Unlike social situations which have vague win conditions and many more variables than I could contemplate in this brief article, games are simplied into one cohesive win condition that every player shares and which every player (in standard cases involving identical player starting conditions) has an equal opportunity of winning at. Given that games have this simplified structure, it seems it’s only a matter of understanding the mechanics before assessing whether that game is likely to frustrate me. Identifying frustrating mechanics is a person-specific thing, perhaps not obviously. A game which may frustrate me might evoke joy in a child: candyland. As for mechanics, any game that I can foreseeably lose in the first few turns and then have to finish despite it being impossible for me to win, is liable to make me want to quit. Like a one-sided conversation with someone whose position I deplore, I am put in a position where I can’t win and I don’t want to continue losing. If the mechanics of the game are such that any decision I make from a certain point on matters for nothing, then I don’t see the point in continuing to play. The exception here is if the game was very good up until a point nearing the end and the game may as well be decided but it was so good that I want to finish to see the final scores. That is more like a friendly argument where in I decidedly lose the argument and am happy to hear my opponent finish their masterful rebuttal. Despite knowing I lost, the activity was pleasureful and the end marks the end of a pleasurable activity and not simply where I officially lost. If the end marks an arbitrary finish to what was an unpleasant experience, then why wait for that? Let’s end it right now and be done with it.

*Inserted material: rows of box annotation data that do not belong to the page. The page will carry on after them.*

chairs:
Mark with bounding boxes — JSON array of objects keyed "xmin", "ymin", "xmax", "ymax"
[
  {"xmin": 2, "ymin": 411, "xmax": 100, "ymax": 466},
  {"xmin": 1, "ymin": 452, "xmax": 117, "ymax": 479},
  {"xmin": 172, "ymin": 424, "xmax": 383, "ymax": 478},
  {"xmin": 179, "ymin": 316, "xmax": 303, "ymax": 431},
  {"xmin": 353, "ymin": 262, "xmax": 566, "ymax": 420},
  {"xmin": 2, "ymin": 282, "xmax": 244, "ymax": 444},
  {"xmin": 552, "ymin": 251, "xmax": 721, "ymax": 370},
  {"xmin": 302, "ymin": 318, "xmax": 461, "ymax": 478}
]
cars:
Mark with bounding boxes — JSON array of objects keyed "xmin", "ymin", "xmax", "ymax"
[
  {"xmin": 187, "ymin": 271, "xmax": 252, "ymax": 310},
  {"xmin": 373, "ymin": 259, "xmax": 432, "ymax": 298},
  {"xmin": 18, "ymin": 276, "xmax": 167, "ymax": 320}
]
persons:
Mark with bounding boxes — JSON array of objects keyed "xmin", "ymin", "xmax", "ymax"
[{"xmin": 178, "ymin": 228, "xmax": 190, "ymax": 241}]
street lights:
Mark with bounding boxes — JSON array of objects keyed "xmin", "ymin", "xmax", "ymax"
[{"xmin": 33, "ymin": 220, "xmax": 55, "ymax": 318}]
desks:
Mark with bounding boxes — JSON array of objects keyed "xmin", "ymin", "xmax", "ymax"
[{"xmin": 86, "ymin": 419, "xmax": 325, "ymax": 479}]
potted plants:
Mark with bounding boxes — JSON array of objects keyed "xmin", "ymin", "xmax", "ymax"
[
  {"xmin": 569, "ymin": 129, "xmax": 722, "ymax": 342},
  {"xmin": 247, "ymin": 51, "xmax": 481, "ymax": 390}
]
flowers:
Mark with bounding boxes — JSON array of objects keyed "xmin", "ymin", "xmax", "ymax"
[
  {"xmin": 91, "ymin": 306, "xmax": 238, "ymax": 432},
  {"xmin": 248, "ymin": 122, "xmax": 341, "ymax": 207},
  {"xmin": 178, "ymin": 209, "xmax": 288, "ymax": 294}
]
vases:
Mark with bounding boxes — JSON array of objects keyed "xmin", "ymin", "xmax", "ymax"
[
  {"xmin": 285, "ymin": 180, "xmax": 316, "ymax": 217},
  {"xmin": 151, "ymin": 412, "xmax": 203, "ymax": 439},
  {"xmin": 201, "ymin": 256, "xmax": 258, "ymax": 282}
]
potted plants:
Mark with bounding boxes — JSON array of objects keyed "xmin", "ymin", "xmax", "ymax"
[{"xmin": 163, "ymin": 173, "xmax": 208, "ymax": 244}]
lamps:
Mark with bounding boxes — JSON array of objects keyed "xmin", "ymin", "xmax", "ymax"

Just to clarify the distinction between losing in the first few rounds and then finishing the game to losing in the last few rounds and finishing the game, the first situation may appear superficially similar in that I am losing, I’ve lost, and yet the game continues on and I don’t mind but If we continue to use the analogy of an argument it is as though my opponent has won a simple argument in the first few remarks and then decidedly sees fit to continue on this ‘conversation’ as a lecture on why my opponent is right, pausing here and there for me to ‘take my turn’ in the conversation with the appropriate “hm,” “ah uh” and “ah” ‘s. These sounds don’t effect the end result of this ‘conversation’ any more than my continuing to play my turn would effect the end result of a game that had already been decided. If the game is still being played, i.e., I still have a chance at winning because of meaningful decisions I may make, then I am happy to continue. But as soon as the game is over, I think it ought to be over. I think it’s a quirk of bad game design that a game could be decided but not finished. And I think it’s that process of languishing in an innevitable conclusion that I find so frustrating. It is my compromised ability to win coupled with the necessity that I make ‘decisions’ that only facilitate my losing and the continuance of an activity I have no desire to be a part of that provoke frustration. Losing in this way is frustration.